Carl's day was restless and very lonely. By midnight he was drinking heavily, having accepted the tray this time and dismissed Kronberg for the night. Though the snow had abated some the night before, and ceased in the morning, it was again whirling outside in the lane with the wild abandon of a Bacchante. The wind too was rising and filling the house with ghostly creaks.
It was one of those curious nights when John Barleycorn chose to be kind--when mind and body stayed alert and keen. Carl lazily poured some whiskey in the fire and watched the flame burn blue. He could not rid his mind of the doctor's farm and the girl in Vermont.
Again the wind shook the farmhouse and danced and howled to its crazy castanetting. There was a creak in the hallway beyond. Last night, too, when he had been talking to Wherry, there had been such a creak and for the moment, he recalled vividly, there had been no wind. Then, disturbed by Dick's utter collapse, he had carelessly dismissed it. Now with his brain dangerously edged by the whiskey and his mind brooding intently over a series of mysterious and sinister adventures which had enlivened his summer, he rose and stealing catlike to the door, flung it suddenly back.

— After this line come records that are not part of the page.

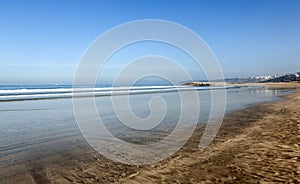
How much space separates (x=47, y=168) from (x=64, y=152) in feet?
4.78

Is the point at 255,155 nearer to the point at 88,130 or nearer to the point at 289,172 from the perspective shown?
the point at 289,172

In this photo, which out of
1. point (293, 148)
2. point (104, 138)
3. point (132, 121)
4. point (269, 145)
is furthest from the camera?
point (132, 121)

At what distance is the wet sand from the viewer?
521cm

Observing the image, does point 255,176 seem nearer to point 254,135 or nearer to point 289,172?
point 289,172

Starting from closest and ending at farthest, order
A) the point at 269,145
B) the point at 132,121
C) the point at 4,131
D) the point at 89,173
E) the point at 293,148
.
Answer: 1. the point at 89,173
2. the point at 293,148
3. the point at 269,145
4. the point at 4,131
5. the point at 132,121

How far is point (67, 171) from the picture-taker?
5.75 metres

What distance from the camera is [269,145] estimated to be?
7.75 metres

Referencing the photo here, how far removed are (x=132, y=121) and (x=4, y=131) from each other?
6126 millimetres

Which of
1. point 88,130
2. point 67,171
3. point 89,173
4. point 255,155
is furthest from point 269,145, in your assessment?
point 88,130

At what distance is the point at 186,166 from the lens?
19.7 feet

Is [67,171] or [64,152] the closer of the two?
[67,171]

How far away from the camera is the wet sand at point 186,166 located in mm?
5207

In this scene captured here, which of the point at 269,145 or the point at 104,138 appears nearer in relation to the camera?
the point at 269,145

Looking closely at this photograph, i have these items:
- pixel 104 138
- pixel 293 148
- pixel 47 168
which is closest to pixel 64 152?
pixel 47 168
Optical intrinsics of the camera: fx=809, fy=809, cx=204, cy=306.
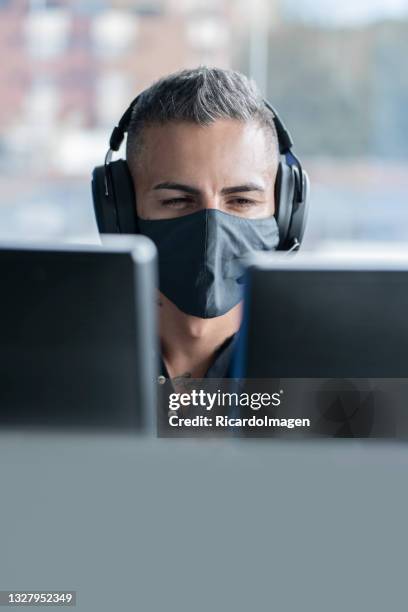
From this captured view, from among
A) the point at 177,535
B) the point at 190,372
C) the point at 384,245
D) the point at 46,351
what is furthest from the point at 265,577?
the point at 384,245

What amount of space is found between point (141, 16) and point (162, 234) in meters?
3.92

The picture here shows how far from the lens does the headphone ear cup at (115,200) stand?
107 centimetres

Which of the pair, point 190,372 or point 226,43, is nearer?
point 190,372

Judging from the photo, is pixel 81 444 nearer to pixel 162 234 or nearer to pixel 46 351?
pixel 46 351

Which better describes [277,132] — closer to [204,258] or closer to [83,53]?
[204,258]

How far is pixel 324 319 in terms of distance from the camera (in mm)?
581

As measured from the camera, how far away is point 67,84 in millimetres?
4766

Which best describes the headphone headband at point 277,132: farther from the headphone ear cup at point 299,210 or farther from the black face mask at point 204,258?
the black face mask at point 204,258

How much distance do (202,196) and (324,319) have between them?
1.51 ft

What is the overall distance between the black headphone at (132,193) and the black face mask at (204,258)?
0.27 feet

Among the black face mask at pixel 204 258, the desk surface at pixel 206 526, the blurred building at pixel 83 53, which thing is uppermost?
the blurred building at pixel 83 53

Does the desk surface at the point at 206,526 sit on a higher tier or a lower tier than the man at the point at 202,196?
lower

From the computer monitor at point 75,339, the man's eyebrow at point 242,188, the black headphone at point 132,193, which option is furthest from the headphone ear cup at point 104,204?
the computer monitor at point 75,339

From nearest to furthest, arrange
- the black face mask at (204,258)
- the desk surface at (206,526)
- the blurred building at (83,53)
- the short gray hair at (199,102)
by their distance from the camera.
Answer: the desk surface at (206,526) → the black face mask at (204,258) → the short gray hair at (199,102) → the blurred building at (83,53)
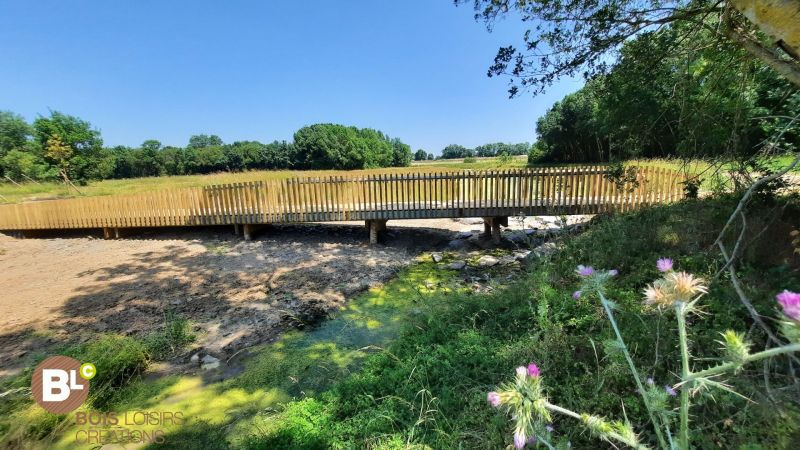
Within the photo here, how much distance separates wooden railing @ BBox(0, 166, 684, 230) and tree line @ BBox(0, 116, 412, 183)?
70.4 feet

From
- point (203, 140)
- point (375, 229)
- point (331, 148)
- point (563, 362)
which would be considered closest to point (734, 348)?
point (563, 362)

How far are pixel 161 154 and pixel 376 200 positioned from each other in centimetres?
9122

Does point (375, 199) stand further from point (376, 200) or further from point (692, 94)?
point (692, 94)

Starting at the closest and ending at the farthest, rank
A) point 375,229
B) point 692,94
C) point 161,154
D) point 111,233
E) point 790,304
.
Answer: point 790,304, point 692,94, point 375,229, point 111,233, point 161,154

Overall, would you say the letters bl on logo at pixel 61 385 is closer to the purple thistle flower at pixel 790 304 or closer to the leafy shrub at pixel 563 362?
the leafy shrub at pixel 563 362

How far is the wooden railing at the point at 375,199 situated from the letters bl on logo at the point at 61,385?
6.76m

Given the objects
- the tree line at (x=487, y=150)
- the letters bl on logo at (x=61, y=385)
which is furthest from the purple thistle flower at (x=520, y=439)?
the tree line at (x=487, y=150)

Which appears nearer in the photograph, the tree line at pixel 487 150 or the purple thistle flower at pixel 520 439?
the purple thistle flower at pixel 520 439

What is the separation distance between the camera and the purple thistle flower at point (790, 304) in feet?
2.53

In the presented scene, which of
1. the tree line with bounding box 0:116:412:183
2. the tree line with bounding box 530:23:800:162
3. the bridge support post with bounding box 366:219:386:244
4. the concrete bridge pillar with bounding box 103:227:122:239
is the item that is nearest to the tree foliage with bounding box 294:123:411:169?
the tree line with bounding box 0:116:412:183

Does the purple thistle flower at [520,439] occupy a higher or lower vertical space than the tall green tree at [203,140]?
lower

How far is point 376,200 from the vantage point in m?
10.2

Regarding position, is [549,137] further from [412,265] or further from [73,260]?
[73,260]

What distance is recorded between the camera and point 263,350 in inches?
192
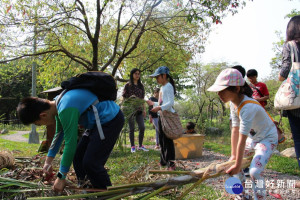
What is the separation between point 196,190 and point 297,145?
1.17 m

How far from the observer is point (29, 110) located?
6.17 feet

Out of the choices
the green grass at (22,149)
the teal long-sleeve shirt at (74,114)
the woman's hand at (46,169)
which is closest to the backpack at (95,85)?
the teal long-sleeve shirt at (74,114)

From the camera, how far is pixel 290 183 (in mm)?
2936

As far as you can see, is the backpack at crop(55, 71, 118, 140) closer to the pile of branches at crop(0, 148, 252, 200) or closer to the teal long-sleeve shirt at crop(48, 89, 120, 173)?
the teal long-sleeve shirt at crop(48, 89, 120, 173)

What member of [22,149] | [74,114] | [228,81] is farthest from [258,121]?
[22,149]

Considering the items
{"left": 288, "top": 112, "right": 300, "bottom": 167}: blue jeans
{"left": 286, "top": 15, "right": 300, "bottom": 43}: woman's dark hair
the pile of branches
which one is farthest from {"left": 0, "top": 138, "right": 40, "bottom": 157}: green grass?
{"left": 286, "top": 15, "right": 300, "bottom": 43}: woman's dark hair

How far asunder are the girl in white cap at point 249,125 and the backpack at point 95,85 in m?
0.89

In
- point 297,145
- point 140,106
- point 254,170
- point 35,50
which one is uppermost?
point 35,50

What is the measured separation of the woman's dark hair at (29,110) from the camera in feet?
6.18

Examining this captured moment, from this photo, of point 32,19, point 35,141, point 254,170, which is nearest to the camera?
point 254,170

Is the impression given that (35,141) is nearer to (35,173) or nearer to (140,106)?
(140,106)

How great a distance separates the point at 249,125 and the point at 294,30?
116 centimetres

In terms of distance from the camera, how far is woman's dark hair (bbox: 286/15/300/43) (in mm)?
2371

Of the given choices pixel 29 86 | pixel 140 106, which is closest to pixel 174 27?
pixel 140 106
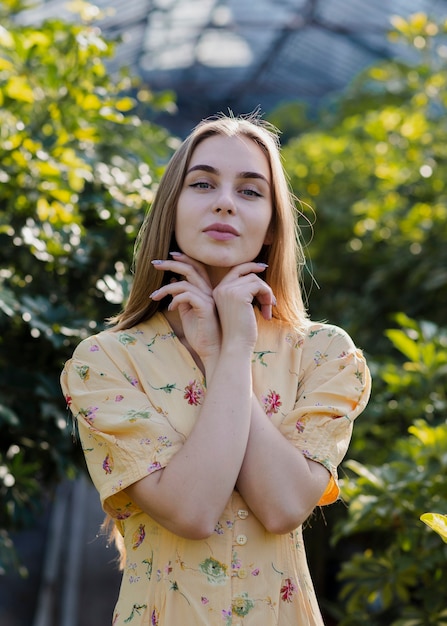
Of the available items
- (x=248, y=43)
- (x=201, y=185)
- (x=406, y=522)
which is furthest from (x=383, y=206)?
(x=248, y=43)

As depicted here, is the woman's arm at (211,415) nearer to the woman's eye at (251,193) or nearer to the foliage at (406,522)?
the woman's eye at (251,193)

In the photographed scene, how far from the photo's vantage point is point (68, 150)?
3.25 meters

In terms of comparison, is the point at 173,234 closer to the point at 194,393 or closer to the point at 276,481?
the point at 194,393

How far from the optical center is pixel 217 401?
159 cm

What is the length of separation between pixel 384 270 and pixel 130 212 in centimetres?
194

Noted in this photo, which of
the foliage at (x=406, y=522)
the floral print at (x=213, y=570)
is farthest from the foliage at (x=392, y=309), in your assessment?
the floral print at (x=213, y=570)

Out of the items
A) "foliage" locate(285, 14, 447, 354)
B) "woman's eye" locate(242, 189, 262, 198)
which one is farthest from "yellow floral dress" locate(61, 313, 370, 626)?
"foliage" locate(285, 14, 447, 354)

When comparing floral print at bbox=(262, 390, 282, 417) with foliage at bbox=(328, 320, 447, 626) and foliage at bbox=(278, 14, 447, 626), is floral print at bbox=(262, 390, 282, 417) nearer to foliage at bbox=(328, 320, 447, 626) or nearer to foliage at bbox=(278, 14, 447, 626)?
foliage at bbox=(278, 14, 447, 626)

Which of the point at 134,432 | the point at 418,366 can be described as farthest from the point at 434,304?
the point at 134,432

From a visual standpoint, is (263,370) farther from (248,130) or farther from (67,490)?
(67,490)

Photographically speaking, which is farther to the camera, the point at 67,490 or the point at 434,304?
the point at 67,490

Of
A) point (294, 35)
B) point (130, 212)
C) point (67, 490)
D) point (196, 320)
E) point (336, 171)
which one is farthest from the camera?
point (294, 35)

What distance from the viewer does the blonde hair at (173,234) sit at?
5.97ft

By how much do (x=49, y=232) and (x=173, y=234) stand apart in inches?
49.8
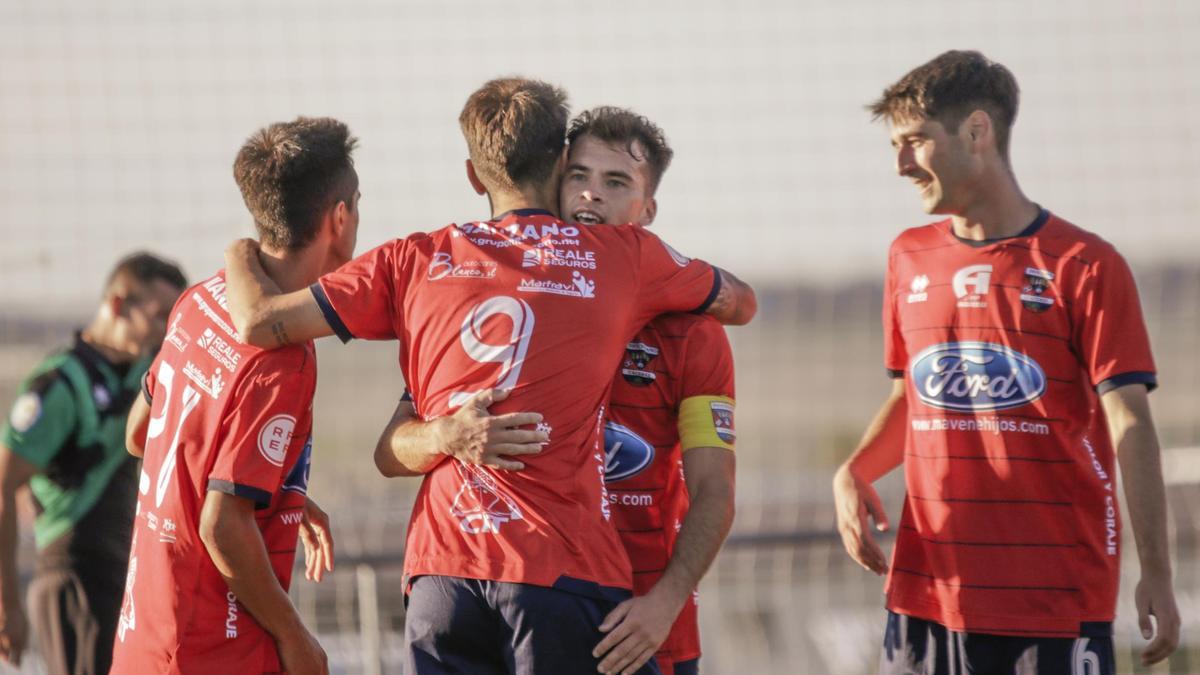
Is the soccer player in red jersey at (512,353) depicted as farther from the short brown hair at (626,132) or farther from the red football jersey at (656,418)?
the short brown hair at (626,132)

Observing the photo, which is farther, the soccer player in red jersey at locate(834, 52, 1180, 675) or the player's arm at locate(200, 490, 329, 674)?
the soccer player in red jersey at locate(834, 52, 1180, 675)

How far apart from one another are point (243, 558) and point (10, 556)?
2.57 meters

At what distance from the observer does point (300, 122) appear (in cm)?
367

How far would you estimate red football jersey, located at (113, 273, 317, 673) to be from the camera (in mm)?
3369

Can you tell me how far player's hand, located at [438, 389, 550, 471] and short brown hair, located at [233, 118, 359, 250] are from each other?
0.75 meters

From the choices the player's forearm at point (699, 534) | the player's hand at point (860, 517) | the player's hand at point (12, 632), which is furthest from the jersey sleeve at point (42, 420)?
the player's hand at point (860, 517)

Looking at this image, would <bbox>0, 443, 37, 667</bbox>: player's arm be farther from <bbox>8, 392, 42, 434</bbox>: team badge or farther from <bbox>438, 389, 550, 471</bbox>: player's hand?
<bbox>438, 389, 550, 471</bbox>: player's hand

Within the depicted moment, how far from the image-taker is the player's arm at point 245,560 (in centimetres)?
332

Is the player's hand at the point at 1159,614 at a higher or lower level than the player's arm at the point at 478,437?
lower

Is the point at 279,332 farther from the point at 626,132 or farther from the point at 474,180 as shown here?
the point at 626,132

Kronberg, his dark, thin-lipped face ashen, fell headlong into the room with a revolver in his hand.
With the tigerish agility which had served him many a time before Carl leaped for the revolver and smiling with satanic interest leveled it at the man at his feet.
"So," said he softly, "you, too, are a link in the chain. Get up!"
Sullenly Kronberg obeyed.
"If you are a good shot," commented Carl coolly, "the bullet you sent from this doorway would have gone through my head. That was your intention?"
Kronberg made no pretense of reply.
"You've been here nine weeks," sympathized Carl, "and were cautious enough to wait until Wherry departed. What a pity you were so delayed! Caution, my dear Kronberg, if I may fall into epigram, is frequently and paradoxically the mother of disaster. As for instance your own case. I imagine you're a blunderer anyway," he added impudently; "your fingers are too thick. If you hadn't been so anxious to learn when Wherry was likely to go," guessed Carl suddenly, "you wouldn't have listened and creaked at the keyhole last night. And more than likely you'd have gotten that creak over on me to-night."
Kronberg's shifting glance roved desperately to the doorway.
"Try it," invited Carl pleasantly. "Do. And I'll help you over the threshold with a little lead. Do you know the way to the attic door in the west wing?"